You were lucky. Why, I can remember when I was a lad…
First mini-computer I used had 16KB of memory, flashing lights, lots of switches and buttons and a teletype with paper tape reader and punch at 10CPS.
First PC I used had a 24x80 character only green and black screen, 40KB of memory and 2x 640KB 5.25" floppy drives.
First laptop had a 128MB hard drive and the only way to fit the O/S was to use compression software. And definitely no room for more than a couple of weeks word documents.
First desktop had a 3GB drive that failed and I lost all my data.
Now my phone has more computing power and memory and storage than all of the above added up and multiplied by 64.
Well, you can plan for replacements every few years (enterprises) or you can wait for components to start to fail and once fixed immediately start to buy an upgrade or you can do what that guy does and keep replacing parts until you can’t get them and it is well and truly dead dead dead and then panic - and worse still make a video exposing all of that publicly. D’oh!
lol, my first computer only had toggle switches and a 8 char alphanumeric LED display. No keyboard, no display, no teletype. Maybe 4k memory? By then, even a Vic20 was light years ahead re computational power.
Alphanumeric displays? You were lucky. We used to DREAM of having alphanumeric displays. All we had was lights and toggle switches for each bit - AND we had to work out what that meant for ourselves.

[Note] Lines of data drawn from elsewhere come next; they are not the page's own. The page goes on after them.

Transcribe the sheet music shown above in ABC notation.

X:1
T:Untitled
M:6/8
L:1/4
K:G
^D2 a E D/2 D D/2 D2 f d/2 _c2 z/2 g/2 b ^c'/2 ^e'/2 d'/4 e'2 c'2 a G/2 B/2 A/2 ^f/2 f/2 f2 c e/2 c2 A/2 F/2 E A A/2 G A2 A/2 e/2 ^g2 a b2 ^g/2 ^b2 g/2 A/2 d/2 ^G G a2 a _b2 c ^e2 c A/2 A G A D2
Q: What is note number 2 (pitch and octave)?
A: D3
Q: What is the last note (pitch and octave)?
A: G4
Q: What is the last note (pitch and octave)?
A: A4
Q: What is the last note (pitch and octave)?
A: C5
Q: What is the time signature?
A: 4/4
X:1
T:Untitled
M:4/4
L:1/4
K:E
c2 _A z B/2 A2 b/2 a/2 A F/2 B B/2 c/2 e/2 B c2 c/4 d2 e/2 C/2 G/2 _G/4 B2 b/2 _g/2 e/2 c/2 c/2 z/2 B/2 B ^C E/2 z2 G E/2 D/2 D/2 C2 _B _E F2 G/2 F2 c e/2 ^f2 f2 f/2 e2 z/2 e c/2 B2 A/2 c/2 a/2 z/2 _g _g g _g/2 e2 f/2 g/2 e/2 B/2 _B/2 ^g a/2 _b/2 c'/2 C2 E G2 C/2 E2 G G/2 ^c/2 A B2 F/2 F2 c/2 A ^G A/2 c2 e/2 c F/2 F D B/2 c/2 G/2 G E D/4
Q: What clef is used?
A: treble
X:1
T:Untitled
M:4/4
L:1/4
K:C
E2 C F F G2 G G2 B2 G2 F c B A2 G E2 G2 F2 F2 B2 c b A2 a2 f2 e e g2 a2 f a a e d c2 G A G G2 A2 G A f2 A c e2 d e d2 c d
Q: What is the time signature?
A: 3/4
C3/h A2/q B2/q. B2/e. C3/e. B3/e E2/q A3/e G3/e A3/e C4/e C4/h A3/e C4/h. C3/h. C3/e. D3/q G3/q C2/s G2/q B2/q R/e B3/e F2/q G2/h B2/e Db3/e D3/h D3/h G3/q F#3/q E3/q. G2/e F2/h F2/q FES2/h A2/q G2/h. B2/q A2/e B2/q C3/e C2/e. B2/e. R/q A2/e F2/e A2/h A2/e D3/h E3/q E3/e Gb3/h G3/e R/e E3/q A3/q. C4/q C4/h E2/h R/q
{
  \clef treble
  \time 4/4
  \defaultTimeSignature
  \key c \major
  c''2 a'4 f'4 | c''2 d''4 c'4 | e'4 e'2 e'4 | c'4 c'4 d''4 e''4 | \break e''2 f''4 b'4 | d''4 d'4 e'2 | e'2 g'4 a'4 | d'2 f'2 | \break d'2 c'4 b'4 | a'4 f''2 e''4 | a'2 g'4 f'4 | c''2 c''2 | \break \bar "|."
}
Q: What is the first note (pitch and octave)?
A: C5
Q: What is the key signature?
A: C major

First computer was a TRS-80 Model III computer with 16K of memory and you had to use cassette tape to store your programs with a transfer speed of either 500 or 1500 baud.
You were lucky to have lights and toggle switches for each bit! We had to flip our bits by hand with used punch cards, a flour mill, and three geriatric donkeys!
Every serious installation has at least one device that operates over a 9600 baud serial connection that these days gets tunneled in some sort of serial over LAN that gets tunneled in a VPN that gets pushed over Wi-Fi off to the remote location.
You are not wrong. Best we have for old school is a leased analog line (like literally a leased hunk of Telco copper) that we change the resistance of at the far end with a level float. We power it at the PLC end with a 24VDC power supply and the returning current is either 4, 8, 12, 16 or 20 mA.
Some day, the Telco is going to take their soccer ball and go home, but until that time, we roll with resistors.
Commodore VIC20 was the first in our house. It had an extension box allowing 24kb of RAM. Followed by a Commodore C128 and an Amiga 500. After that, i switched over to PC’s.
The best part about googling MMU is that the first hit points to medical marijuana regulations on the Florida state web site. Presumably, making our googling history more “interesting” to the autorités was part of @ericloewe’s plan!
I’m not trying to get anyone in trouble, I just think that anyone who tries to overload “MMU” to mean anything other than “Memory Management Unit”, as in the thing that distinguishes serious computers from single-user systems, can go take a hike.